Mengerti Setelah Stroke
Rabu (14/08/2019) sore, saya membaca cuitan b. e. widha karina @bewidha di twitter. Begini cuitan itu: karena perlu diingat bahwa tidak semua orang dianugerahi kemampuan memproyeksikan kompleksitas pekerjaan orang lain. Widha Karina mencuitkannya pada Selasa (13/08/2019) pukul 10.20 post meridiem (PM). Hmmm memproyeksikan kompleksitas pekerjaan orang lain? Â Â
Pikiran saya langsung melayang ke Putu Wijaya, tokoh teater yang saya kagumi. Seniman yang kini berusia 74 tahun itu, dapat serangan stroke pada tahun 2012. Ia sakit. Tapi, itu tak membuatnya berhenti berkarya. Setelah stroke, Putu Wijaya lebih banyak melukis, dibanding menulis dan mementaskan karya di panggung teater.
Aktivitas melukis memang sudah cukup lama ia tinggalkan, karena keasyikan menulis cerita pendek, novel, lakon, dan esai. Juga, karena keasyikan menjadi sutradara sekaligus pemain di pentas teater.
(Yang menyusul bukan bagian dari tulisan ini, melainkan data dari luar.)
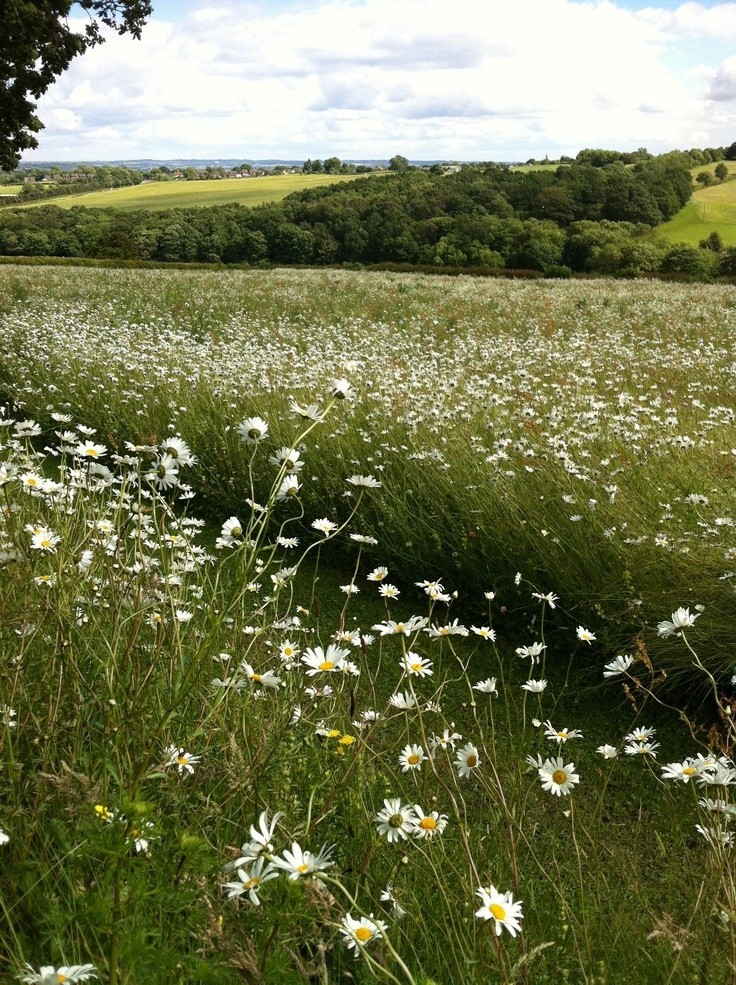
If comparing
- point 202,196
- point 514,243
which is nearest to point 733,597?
point 514,243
Ia mendirikan Teater Mandiri pada tahun 1971. Pada Jumat hingga Minggu (01-03/03/2019) lalu, Putu Wijaya menggelar pameran seni rupa dan arsip di Gedung Pusat Pengembangan Kebudayaan (PPK) Jalan Naripan, Kota Bandung, Jawa Barat.
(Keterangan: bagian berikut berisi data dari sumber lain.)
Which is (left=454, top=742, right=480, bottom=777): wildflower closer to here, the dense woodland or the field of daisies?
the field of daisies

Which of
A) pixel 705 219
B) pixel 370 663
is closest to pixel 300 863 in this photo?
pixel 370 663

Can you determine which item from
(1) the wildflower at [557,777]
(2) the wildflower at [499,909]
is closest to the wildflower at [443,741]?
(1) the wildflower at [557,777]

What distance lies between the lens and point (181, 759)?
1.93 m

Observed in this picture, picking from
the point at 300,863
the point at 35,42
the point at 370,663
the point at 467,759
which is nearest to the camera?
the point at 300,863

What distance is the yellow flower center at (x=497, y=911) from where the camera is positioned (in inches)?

Di kesempatan tersebut, Putu Wijaya bertutur: setelah saya sakit, sesuatu yang dulu mudah, sekarang sulit. Akan tetapi, sesuatu yang dulu biasa, tiba-tiba menjadi indah. Sakit seakan mengajarkan saya untuk lebih mengetahui, apa yang sebelumnya tidak pernah saya ketahui.
Penuturan Putu Wijaya itulah yang saya pikir berkorelasi dengan cuitan Widha Karina. Jangankan untuk memproyeksikan kompleksitas pekerjaan orang lain, bahkan untuk mengerti tentang diri sendiri pun, bukan hal yang mudah. Putu Wijaya, misalnya, baru setelah dapat serangan stroke, jadi tahu apa yang dulu mudah, sekarang sulit. Yang dulu biasa, sekarang indah.
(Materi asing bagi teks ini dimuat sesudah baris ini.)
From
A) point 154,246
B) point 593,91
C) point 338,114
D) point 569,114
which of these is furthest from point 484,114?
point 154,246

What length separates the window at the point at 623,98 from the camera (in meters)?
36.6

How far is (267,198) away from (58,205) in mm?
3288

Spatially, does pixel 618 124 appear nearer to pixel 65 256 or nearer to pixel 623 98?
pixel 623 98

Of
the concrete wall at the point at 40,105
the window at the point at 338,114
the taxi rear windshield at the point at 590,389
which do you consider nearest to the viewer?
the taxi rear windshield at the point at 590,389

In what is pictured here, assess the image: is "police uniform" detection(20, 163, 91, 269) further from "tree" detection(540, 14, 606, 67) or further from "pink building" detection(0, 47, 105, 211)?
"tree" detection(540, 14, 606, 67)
Artinya, ada faktor tertentu, yang membuat seseorang mengerti sesuatu. Ini sebenarnya merupakan sinyal pengingat bagi kita, agar tak serampangan menuding orang lain. Juga, agar tak seenaknya meremehkan kemampuan orang lain. Karena, ketika kita menilai orang lain, tentulah ada faktor tertentu di diri orang tersebut, yang tak sepenuhnya kita mengerti.
Suatu hari, saya turun di Stasiun Gang Sentiong, salah satu stasiun yang disinggahi kereta Cummuter Line. Ini adalah stasiun kecil yang peronnya tak cukup panjang untuk menampung rangkaian 12 kereta. Lokasinya di perbatasan antara Kecamatan Senen dan Kecamatan Johar Baru, Jakarta Pusat. Di ujung jalur 1 arah selatan, ada sebatang pohon yang condong ke arah stasiun.
Ketika pagar stasiun dibangun, pohon itu tidak ditebang. Sang pagar yang mengalah, hingga pohon dan pagar saling berkolaborasi menjaga keamanan stasiun. Di bawah pohon yang cukup rindang itu, di bagian luar stasiun, ada bangku kayu kecil untuk tempat duduk. Warga di sana kemudian menggantungkan beberapa sangkar burung di pohon itu.